- **Given text**:
★ ★ ★ ★ ★ ★ ★

2018年4月號 2017年本地演藝節目與事件回顧    文章類別
【焦點座談】
Re-imagine Dance in Asia: City Contemporary Dance Festival Hong Kong 2017
文:Cecilia Djurberg

Words are important, I often say. It’s important to handle words with care and to use them wisely. It might be more important than ever in this digital era when words fly fast across the Internet, and often out of context. 

 

With this said, a topic such as ‘Re-imagine dance in Asia’ calls for some definition. What is Asian dance? What is Asian? Who represents Asia? And what is dance? Which dancer, performing artist or choreographer represents dance? And how do we imagine, and re-imagine, all this? 

 

City Contemporary Dance Festival Hong Kong 2017

 

At the Chatbox Symposium of the City Contemporary Dance Festival in Hong Kong on November 25, 2017, my fellow dance critic Pawit Mahasarinand said that defining Asian dance – and agreeing to a definition – would be as tough as everyone being happy with one definition of Asian food. The comparison led me to conclude that the fairest definition of both ‘Asian food’ and ‘Asian dance’ would be no fixed definition at all. 

 

From the outset, we must consider perspective. Seen from afar, ‘South East Asia’ or ‘The Far East’ describes not those regions but the Occidental view of the world – also testimony to the geographical narcissism of the West. While we may ridicule such terms, they nonetheless exist and impact what we see and do – and how we dance.

★ ★ ★ ★ ★ ★ ★

- **Task prompt**:
Please render this sentence from the dance festival article in Spanish: "It's important to handle words with care and to use them wisely." The items have nothing to do with this task.

- **Records provided**:
★ ★ ★ ★ ★ ★ ★

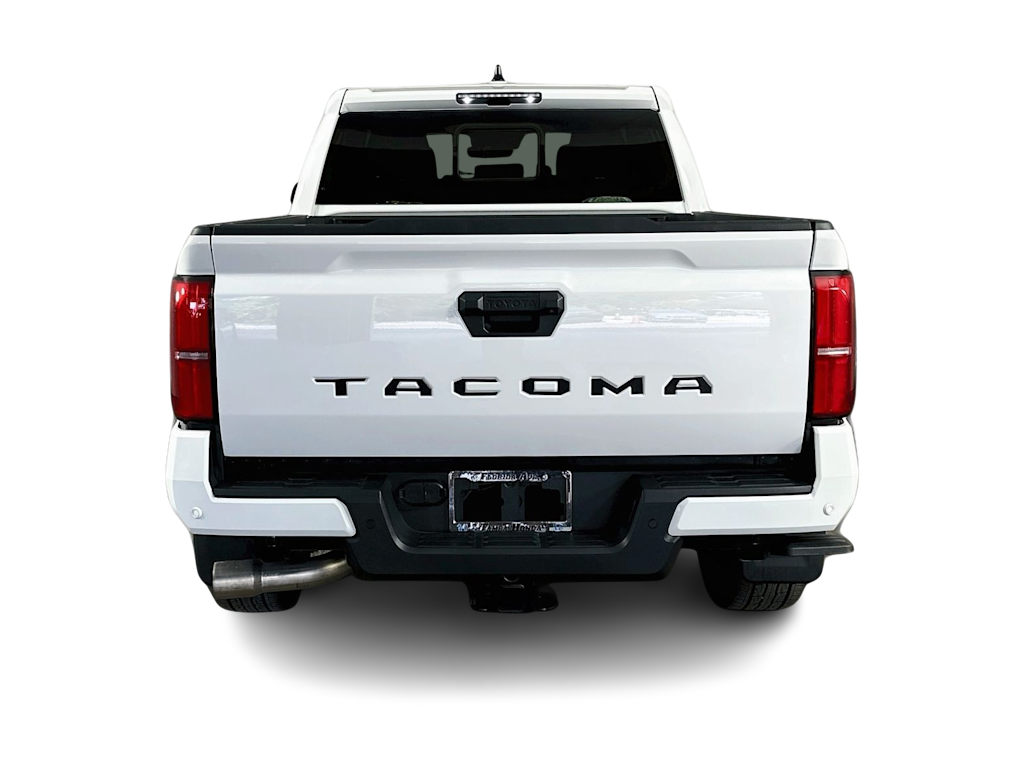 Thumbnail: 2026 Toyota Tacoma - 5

★ ★ ★ ★ ★ ★ ★

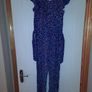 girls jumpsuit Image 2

★ ★ ★ ★ ★ ★ ★

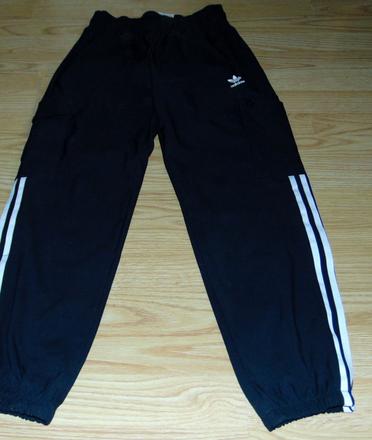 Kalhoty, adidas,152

★ ★ ★ ★ ★ ★ ★

- **Problem solution**:
Es importante tratar las palabras con cuidado y usarlas con sabiduría.